A Growing Fear - Insight 14

A growing fear I have is one that has, honestly, only come about in the past year or so. It was once a mild worry, but now a deep-set fear.

Cattlemen across the United States have tried, hard, to share the greatest threat to beef and it is not hitting home with our people. We tried during COVID, we tried before that, we renewed efforts after, and now with high prices in 2025 we are trying again but it is not working.

If you asked me two years ago about my greatest worry, it was how to continue my family’s ranch once the responsibility transitions to my shoulders.

Now? I fear for our industry. I fear for one of our greatest food sources. I fear for our nation’s independent food production and security. I hold an overwhelming fear because no matter how much producers try to illustrate the problem, which is the four big companies price fixing at the top and unnecessary importation, the scapegoat is always the rancher or the farmer.

The villain is the producer and not the corporate middleman.

Now, with President Trump’s suggestion of MORE imported beef into the nation it is highlighting a greater issue.

We produce over 12 million metric tons of beef a year. We already produce 20% of the beef globally. We have been the top world producer of beef for years. We export nearly 1.3 million metric tons internationally.

Inversely, Brazil is now the second biggest world producer and has skyrocketed in production in the past few years because they have figured out a way to import beef to the United States and label is U.S. beef. You can send most of your thanks straight to JBS for that one.

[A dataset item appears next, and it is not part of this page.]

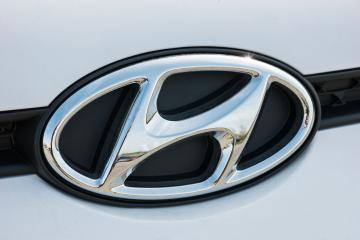 AACHEN, GERMANY MARCH, 2017: Hyundai logo on a white car. Hyundai Motor Company is a South Korean multinational automotive manufacturer founded at 1967. : Stock Photo or Stock Video Download rcfotostock photos, images and assets rcfotostock | RC-Photo-Stock.:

As a nation, the United States imports beef every year from other nations, but one can argue you will never know the accurate number. Why? Because you can ship boxed beef into the nation, cut it into steaks and still call it a product of the United States all because the butchering process was ‘finished in the United States’. You may ask ‘Why’ again. Because Country of Origin Labeling (COOL) does not exist for beef. Consumers are constantly fooled at the store about what real U.S. beef is. You can only guarantee your meat is U.S. beef if you personally know your producer.

Despite the national cattle herd being at a low inventory level, the importation of more beef is not the solution. Understandably, the president is looking at basic supply and demand economics. If I was unfamiliar with the nuanced details of the situation, I would too.

However, it can easily be solved with two simple moves. Freeze beef exportation—keep it home—and break up the Big Four Meatpackers. Those two moves alone would solve many of the issues behind prices at the store.

President Trump campaigned on lowering grocery prices and putting the United States first. He can do that by focusing on providing our own food to our own people first then exporting any excess, not the other way around. He can do that by dissolving the price fixing that continues with JBS, Cargill, National, and Tyson. He can do that by listening to cattlemen and cattlewomen who know the issues and not the congressmen who keep getting influenced with green by Packer lobbyists.

This all comes full circle to my greatest fear. All this information is posted across social media, is constantly shared and re-shared, and stated and re-stated from various agricultural outlets. However, it never hits home.

We may all notice it now, but the public will forget in a few weeks or months. We struggle to break through by getting people to understand, to wrap their minds around the issue. We struggle to get consumers to grasp the depth and danger with the fragility of our food system. I fear, more than anything, that we will never figure it out and one day those who can solve the issue now will be long gone and never recover our losses.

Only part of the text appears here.